In March, 2020, the USA watched anxiously as the number of COVID-19 cases rose throughout the country. Yale New Haven Hospital, a tertiary care centre in Connecticut that is less than 80 miles east of New York city, swiftly planned for a large surge in patient numbers. Preliminary reports described frequent and varied neurological complications of COVID-19 (appendix p 1).1, 2 In anticipation, the Yale New Haven Hospital neurology department created a subspecialty consult service led by a neuroinfectious disease specialist, to diagnose and treat an expected wave of patients with novel neurological issues. Although neurologists worldwide have participated in the care of patients with COVID-19 on medical wards and in intensive care units, to our knowledge very few health systems have created services solely to manage the neurological complications of COVID-19.

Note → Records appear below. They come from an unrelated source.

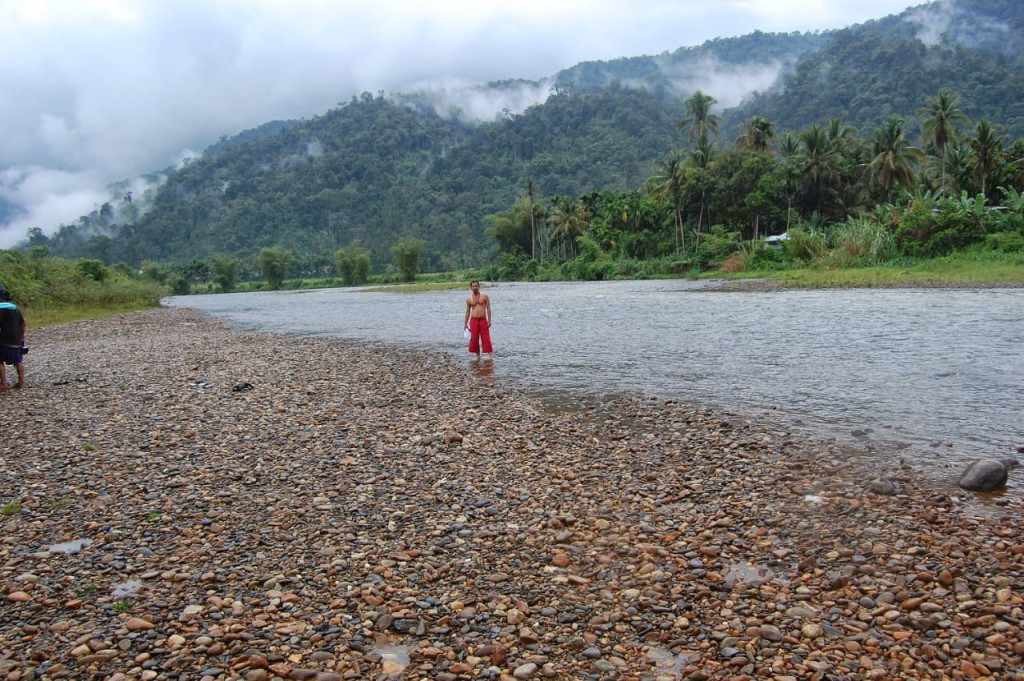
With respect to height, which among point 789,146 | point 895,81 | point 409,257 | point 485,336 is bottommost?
point 485,336

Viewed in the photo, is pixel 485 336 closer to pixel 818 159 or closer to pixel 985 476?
pixel 985 476

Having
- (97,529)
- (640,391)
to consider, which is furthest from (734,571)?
(640,391)

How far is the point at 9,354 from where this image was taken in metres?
14.7

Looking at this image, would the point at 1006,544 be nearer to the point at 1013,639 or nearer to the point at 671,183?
the point at 1013,639

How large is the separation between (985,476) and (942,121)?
77787mm

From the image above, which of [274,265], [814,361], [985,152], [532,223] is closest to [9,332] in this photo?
[814,361]

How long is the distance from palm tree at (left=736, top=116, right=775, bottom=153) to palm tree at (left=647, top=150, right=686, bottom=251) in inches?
330

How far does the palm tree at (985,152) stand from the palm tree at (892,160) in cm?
621

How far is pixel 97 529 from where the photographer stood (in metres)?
6.59

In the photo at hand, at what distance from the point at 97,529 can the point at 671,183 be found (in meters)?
82.9

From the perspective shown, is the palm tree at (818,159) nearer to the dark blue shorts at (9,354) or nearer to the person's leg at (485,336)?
the person's leg at (485,336)

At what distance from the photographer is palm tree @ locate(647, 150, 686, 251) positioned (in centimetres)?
8281

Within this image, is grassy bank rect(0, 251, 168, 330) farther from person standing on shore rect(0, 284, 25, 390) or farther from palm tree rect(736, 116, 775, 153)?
palm tree rect(736, 116, 775, 153)

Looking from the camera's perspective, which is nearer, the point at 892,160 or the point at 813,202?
the point at 892,160
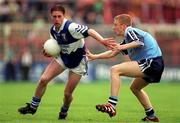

From April 6 to May 29, 2020, the Yale NeuroCOVID team reviewed 100 cases, unburdening the primary neurology consult service, identified trends in disease presentations and demographics, and provided diagnostic and treatment recommendations based on emerging scientific literature (appendix p 2). In reviewing our NeuroCOVID patients, it was striking to observe that 25 (25%) were Hispanic and 25 (25%) were Black, while Connecticut is demographically 17% Hispanic and 12% Black.3 This disproportionate representation of non-white patients requiring NeuroCOVID consultation parallels racial and ethnic disparities in COVID-19 disease presentations noted in the USA and Europe.4 Hispanic NeuroCOVID patients were younger (median age 55 years, IQR 45–68) and had lower in-hospital mortality (16%) compared with white or Black patients (median ages 72 years, IQR 64–81 and 64 years, 58–74, respectively, with 40% mortality). Long-term morbidity related to the neurological effects of acute COVID-19 in surviving patients is unknown.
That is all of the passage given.